After some minutes I noticed one of the older matrons looking at me then tapping a younger nurse to come and talk to me. She came over, sat in front of me, and said,
‘Let me show you how to do it.’
‘I know how to breastfeed.’ I retorted defensively, though deep down I knew I was quite twisted.
‘I know you do,’ she backtracked gently, ‘but let me show what I know.’
She changed my hands around so that as my baby fed from my right breast it was my right arm that supported her head and my left hand that held my breast in a position that allowed her best access. I was stunned with the simple change and realised that for 6 weeks I had been terribly uncomfortable. I thanked the young nurse with an apologetic smile. A lot of the women had been looking at our exchange but not one of them had laughed, tut-tutted or shown overt surprise.
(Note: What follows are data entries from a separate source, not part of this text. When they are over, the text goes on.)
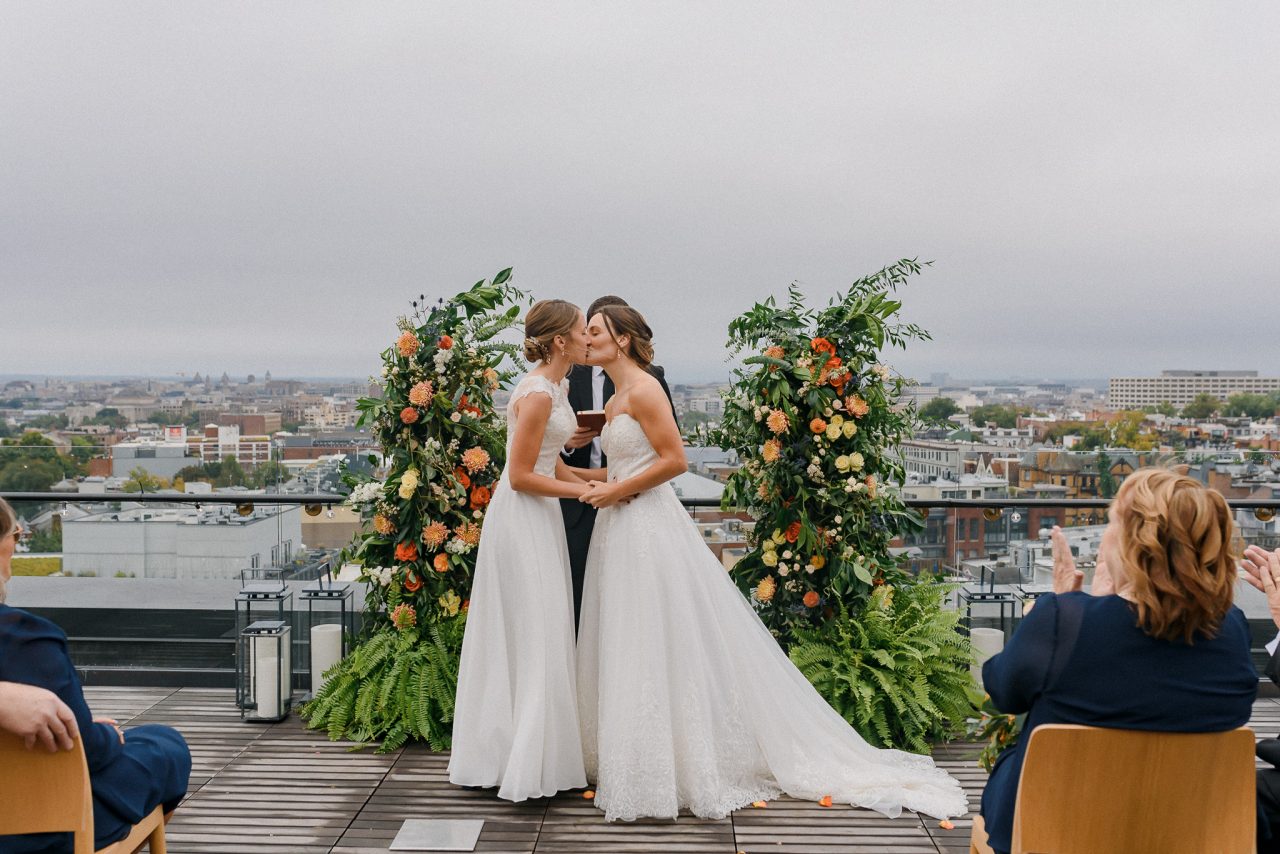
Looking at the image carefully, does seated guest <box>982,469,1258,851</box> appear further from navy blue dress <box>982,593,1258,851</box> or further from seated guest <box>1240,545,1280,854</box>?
seated guest <box>1240,545,1280,854</box>

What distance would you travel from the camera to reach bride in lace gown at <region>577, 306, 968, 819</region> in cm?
360

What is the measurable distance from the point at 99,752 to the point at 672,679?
197 centimetres

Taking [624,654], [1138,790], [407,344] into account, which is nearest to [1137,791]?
[1138,790]

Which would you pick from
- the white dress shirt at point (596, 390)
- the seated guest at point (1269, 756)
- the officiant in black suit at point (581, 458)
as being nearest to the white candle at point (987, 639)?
the officiant in black suit at point (581, 458)

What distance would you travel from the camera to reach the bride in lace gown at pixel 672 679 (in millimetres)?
3602

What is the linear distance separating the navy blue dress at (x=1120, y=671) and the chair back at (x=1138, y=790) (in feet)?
0.15

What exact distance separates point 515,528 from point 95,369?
5.99 meters

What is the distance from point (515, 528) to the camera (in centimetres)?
380

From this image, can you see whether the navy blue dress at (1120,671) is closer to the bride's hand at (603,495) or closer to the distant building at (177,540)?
the bride's hand at (603,495)

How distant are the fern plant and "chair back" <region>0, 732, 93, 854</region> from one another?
119 inches

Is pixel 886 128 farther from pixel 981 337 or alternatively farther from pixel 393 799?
pixel 393 799

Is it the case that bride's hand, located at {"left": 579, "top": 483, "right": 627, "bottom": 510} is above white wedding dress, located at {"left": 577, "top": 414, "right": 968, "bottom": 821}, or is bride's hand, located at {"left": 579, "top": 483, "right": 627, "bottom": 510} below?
above

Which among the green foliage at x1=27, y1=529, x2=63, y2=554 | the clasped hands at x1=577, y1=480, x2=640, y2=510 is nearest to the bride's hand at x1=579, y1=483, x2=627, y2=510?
the clasped hands at x1=577, y1=480, x2=640, y2=510

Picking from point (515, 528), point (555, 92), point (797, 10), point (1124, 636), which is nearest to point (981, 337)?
point (797, 10)
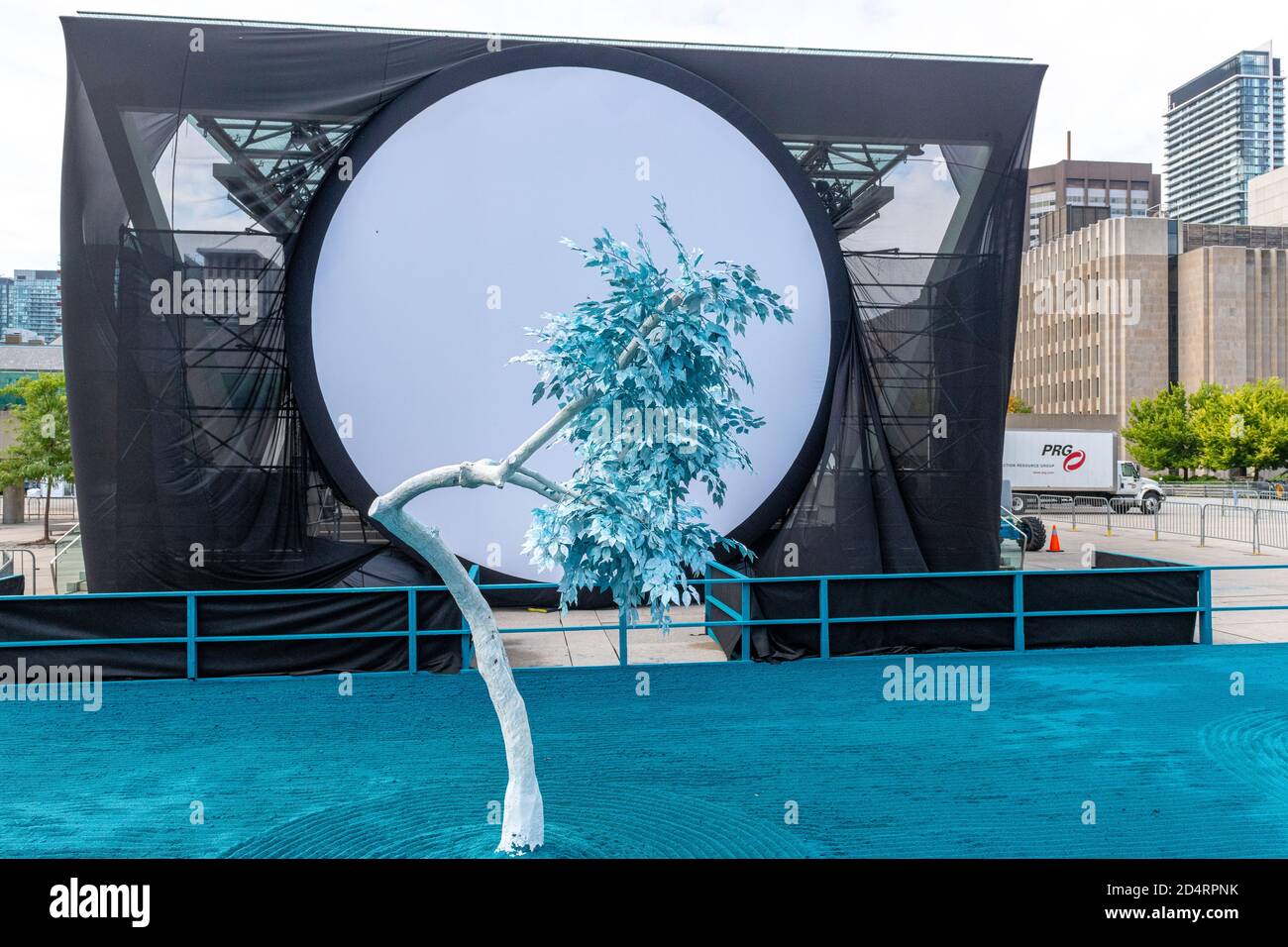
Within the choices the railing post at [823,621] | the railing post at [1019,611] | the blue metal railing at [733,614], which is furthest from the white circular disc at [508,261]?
the railing post at [1019,611]

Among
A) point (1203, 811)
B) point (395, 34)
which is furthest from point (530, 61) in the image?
Result: point (1203, 811)

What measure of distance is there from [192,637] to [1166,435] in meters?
63.2

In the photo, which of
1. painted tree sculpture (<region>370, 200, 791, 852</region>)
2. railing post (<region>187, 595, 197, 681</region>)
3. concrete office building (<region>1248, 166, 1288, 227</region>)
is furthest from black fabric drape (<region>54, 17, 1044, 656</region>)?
concrete office building (<region>1248, 166, 1288, 227</region>)

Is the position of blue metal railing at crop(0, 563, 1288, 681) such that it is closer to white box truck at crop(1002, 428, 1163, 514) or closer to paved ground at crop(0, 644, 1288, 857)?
paved ground at crop(0, 644, 1288, 857)

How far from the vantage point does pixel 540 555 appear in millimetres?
5727

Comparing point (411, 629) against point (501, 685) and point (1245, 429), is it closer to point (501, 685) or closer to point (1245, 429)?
point (501, 685)

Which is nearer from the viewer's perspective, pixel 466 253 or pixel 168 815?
pixel 168 815

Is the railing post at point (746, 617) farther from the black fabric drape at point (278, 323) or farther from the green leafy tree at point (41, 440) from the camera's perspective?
the green leafy tree at point (41, 440)

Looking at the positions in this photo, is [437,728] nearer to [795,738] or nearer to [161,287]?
[795,738]

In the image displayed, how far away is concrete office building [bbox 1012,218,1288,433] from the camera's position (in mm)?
84875

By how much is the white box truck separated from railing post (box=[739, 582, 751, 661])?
26201mm

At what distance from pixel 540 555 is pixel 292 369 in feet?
30.1

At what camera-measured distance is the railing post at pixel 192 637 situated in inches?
400

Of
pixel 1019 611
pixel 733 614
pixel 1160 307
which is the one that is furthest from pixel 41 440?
pixel 1160 307
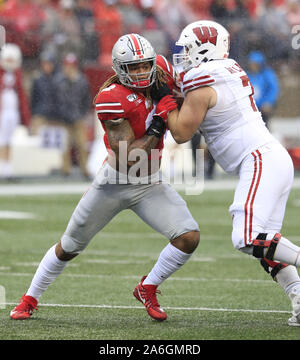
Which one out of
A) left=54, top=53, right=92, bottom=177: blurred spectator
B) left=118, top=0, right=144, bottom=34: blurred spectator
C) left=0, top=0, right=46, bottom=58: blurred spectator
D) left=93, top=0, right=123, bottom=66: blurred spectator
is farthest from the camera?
left=118, top=0, right=144, bottom=34: blurred spectator

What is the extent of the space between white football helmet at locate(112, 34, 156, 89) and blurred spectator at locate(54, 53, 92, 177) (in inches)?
374

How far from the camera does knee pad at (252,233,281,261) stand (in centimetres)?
516

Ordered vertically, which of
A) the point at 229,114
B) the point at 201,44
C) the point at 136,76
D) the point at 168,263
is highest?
the point at 201,44

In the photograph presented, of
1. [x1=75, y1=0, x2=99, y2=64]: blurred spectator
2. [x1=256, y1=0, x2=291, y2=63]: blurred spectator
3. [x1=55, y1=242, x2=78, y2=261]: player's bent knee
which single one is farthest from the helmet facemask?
[x1=256, y1=0, x2=291, y2=63]: blurred spectator

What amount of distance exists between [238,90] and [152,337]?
1469 millimetres

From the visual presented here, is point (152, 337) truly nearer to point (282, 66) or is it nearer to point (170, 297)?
point (170, 297)

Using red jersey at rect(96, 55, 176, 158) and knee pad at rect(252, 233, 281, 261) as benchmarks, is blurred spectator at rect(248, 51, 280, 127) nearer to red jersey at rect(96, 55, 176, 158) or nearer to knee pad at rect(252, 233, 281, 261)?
red jersey at rect(96, 55, 176, 158)

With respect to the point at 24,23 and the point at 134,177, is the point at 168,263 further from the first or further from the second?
the point at 24,23

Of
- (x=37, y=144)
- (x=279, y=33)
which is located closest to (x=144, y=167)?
(x=37, y=144)

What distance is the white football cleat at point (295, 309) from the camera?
5391 mm

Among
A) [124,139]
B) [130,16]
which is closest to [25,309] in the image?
[124,139]

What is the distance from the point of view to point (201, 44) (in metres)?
5.51

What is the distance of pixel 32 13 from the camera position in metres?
16.1

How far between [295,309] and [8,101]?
10025 mm
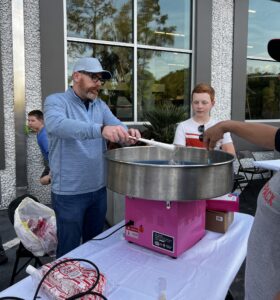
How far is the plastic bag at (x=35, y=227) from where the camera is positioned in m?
1.87

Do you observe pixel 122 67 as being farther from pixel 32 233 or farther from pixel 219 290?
pixel 219 290

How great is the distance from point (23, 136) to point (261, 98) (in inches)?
186

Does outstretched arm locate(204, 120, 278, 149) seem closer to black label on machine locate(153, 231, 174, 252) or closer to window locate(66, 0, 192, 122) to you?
black label on machine locate(153, 231, 174, 252)

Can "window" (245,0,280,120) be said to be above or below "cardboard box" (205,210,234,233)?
above

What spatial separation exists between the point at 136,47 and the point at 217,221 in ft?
12.7

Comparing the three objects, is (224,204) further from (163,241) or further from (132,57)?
(132,57)

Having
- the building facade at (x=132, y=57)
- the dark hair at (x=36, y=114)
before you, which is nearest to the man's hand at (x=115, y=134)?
the dark hair at (x=36, y=114)

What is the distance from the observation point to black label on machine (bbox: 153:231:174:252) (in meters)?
1.29

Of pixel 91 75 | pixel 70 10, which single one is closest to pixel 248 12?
pixel 70 10

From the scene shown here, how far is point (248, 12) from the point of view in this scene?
559cm

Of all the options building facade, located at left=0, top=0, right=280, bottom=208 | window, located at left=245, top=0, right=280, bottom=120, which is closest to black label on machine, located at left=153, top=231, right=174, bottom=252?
building facade, located at left=0, top=0, right=280, bottom=208

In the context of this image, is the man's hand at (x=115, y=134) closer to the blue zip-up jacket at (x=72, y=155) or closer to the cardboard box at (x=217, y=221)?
the blue zip-up jacket at (x=72, y=155)

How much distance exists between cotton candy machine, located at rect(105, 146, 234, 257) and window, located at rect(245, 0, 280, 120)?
5.06 m

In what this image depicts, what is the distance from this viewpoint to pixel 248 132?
1041mm
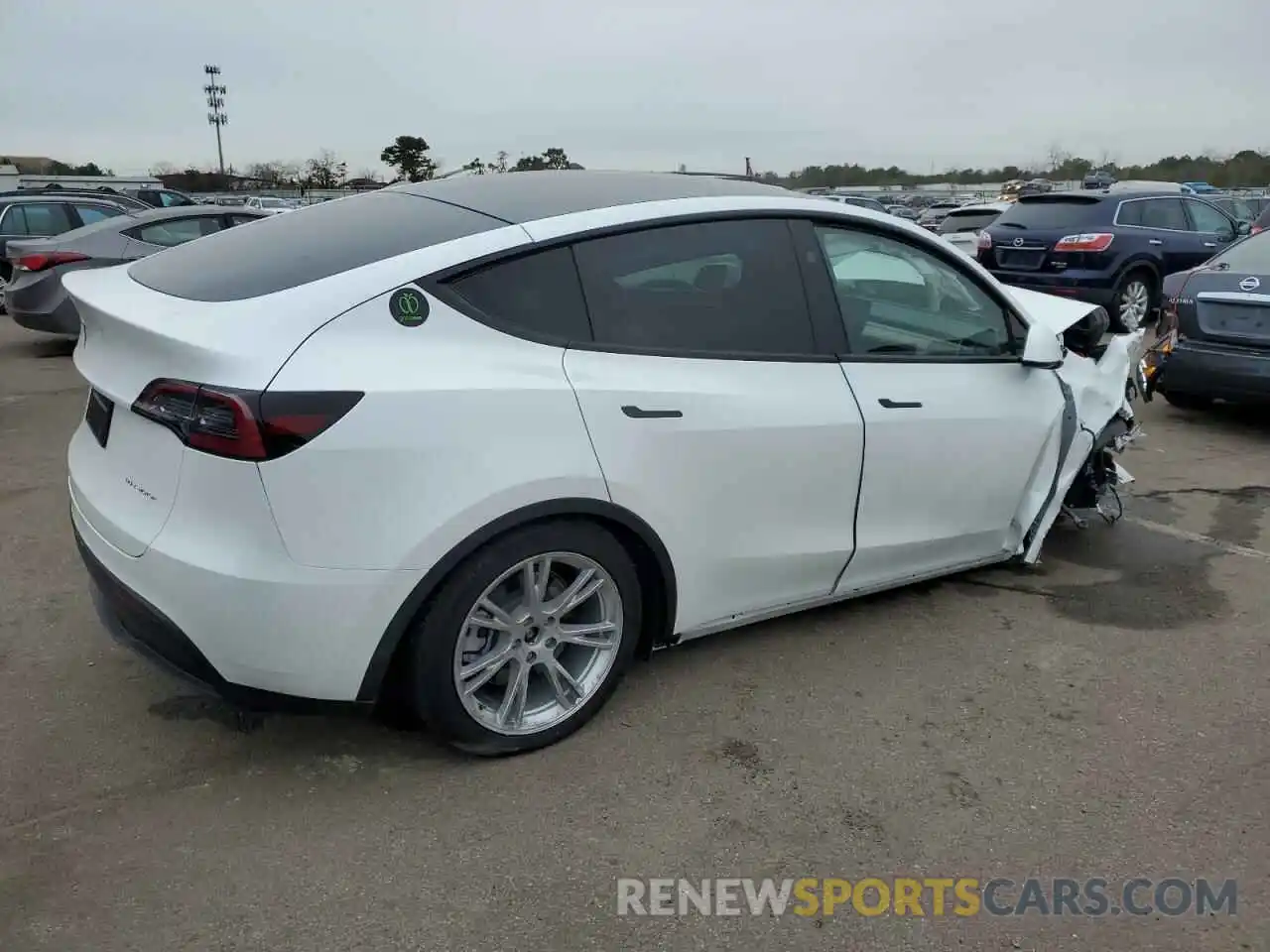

I was grateful.
I was now comfortable feeding but my experience did not end there. At 9am the nurses gave a rehearsed talk, in the local language (which I’d informed them I understood) about exclusive breastfeeding for 6 months, how to do it, when to come to the clinic and to only give your child bottled water. When they finished they asked one of the women with a young baby to come and demonstrate how to breastfeed. She was calm and comfortable and she held her baby well. My daughter was still eating and so I shifted my position to mirror the woman to make sure we were as comfortable as we could be. The nurses thanked the demonstrator and everybody clapped.
Then they called me.
Everybody stopped. The young men and women selling snacks and pure water, the nurses, the women feeding, their family who’d come from the village, all stopped to look at the White lady who was going to demonstrate how to breastfeed. Once over my initial shock I acquiesced and realised that I didn’t really mind. I knew by then that my white breasts meant nothing and they were not calling me out to ogle at me. It was to show that I had learnt something today. They had me sit there for about 30 seconds and then everybody clapped.
They clapped for me and my fantastic breastfeeding!